Ecclesiastical is looking for investors for a grassroots project that it hopes will inspire the next generation to work in insurance.

This is to solve the problem of encouraging young people into working in the insurance industry and retaining them as staff.

The Chartered Institute of Insurers (CII) and Biba have already showed interest in the idea, with the intention of taking it further.

It follows Biba’s hackathon last year which looked at the challenge – how to educate brokers around technology.

Engaging young people

Nic Hartley, head of business improvement and innovation in strategy at Ecclesiastical, told Insurance Times: “The idea we had was a grassroots programme whereby the industry can engage with schools and bring through that next generation of workforce into the industry because if you look at the statistics of the number of younger people coming into the market it’s dropping.”

Nic-Hartley

Nic Hartley, Ecclesiastical 

He explained that the programme would tie into the curriculum and get people to find creative solutions bringing both innovative solutions into the school system and getting people interested in insurance by solving real industry problems.

Wanting to reverse the trend of insurance being seen as a last option in terms of career Hartley added that getting young people engaged with the industry early on was key – this usually crops up for the first time when a young person gets their expensive mobile phone leading them to look into insurance.

Hackathon

He continued: “The challenge that we were given was around how can we improve or educate brokers on the wealth of technology and where it is changing business. We thought that you could put up a Wikipedia site, web page or a brochure together telling people what chatbots or artificial intelligence is, but it doesn’t really educate people.”

“But after speaking to brokers on the floor, we realised last hackathon that this problem could not be solved with a piece of technology, brokers themselves need education but it’s more about educating the younger members.
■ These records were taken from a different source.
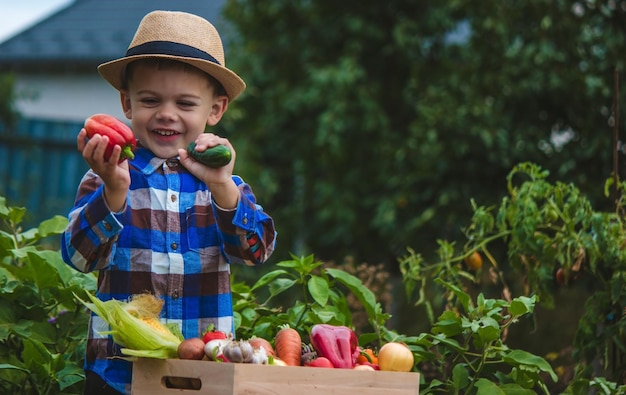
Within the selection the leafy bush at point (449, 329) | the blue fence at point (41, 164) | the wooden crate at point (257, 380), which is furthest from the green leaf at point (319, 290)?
the blue fence at point (41, 164)

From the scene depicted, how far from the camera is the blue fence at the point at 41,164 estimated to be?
37.9 feet

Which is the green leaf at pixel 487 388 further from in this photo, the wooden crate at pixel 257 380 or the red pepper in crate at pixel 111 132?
the red pepper in crate at pixel 111 132

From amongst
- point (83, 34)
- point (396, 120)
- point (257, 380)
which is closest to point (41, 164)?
point (396, 120)

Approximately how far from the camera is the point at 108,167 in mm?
2293

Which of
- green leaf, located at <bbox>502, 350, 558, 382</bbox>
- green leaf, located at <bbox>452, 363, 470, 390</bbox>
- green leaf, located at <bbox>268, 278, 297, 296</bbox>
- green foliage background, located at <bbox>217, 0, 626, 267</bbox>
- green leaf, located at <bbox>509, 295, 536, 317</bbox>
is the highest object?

Last year was the first time that Biba ran the hackathon, it saw eight teams taking part with one other team being given the same challenge as Ecclesiastical. The hackathon saw teams across insurance and technology backgrounds work together to solve a challenge under time pressure.

Ecclesiastical’s team idea was highly commended by Biba but as it needed a group of stakeholders to put the idea in place it did not win.

This year Hartley is a ‘hack mentor’ at the Biba hackathon, he will join eight other industry professionals who have been hand-picked based on innovation being part of their day job, they will support the teams taking part. Other hack mentors include Ruth Polyblank, director at Grow Native and Elliot Biggs, chief information officer at C-Quence Technologies.

Insurance isn’t ’sexy’

Hartley added: “Financial services is often viewed as unexciting by some I imagine, image wise it might struggle to engage the younger people, as our brand isn’t as well served as some – younger people are less likely to engage with insurance – I think it’s because they do not engage with it until they are much older.”

He said that this is because insurance is usually seen as an office job, Hartley believes that the industry can do better to engage the audience especially in terms of how it adapts to future technology.

Given the age demographic for senior positions at brokers being late 40’s to mid-50’s, Hartley questioned where they get their technology insurance inspiration from and therfore putting the younger generation forward as a solution to this.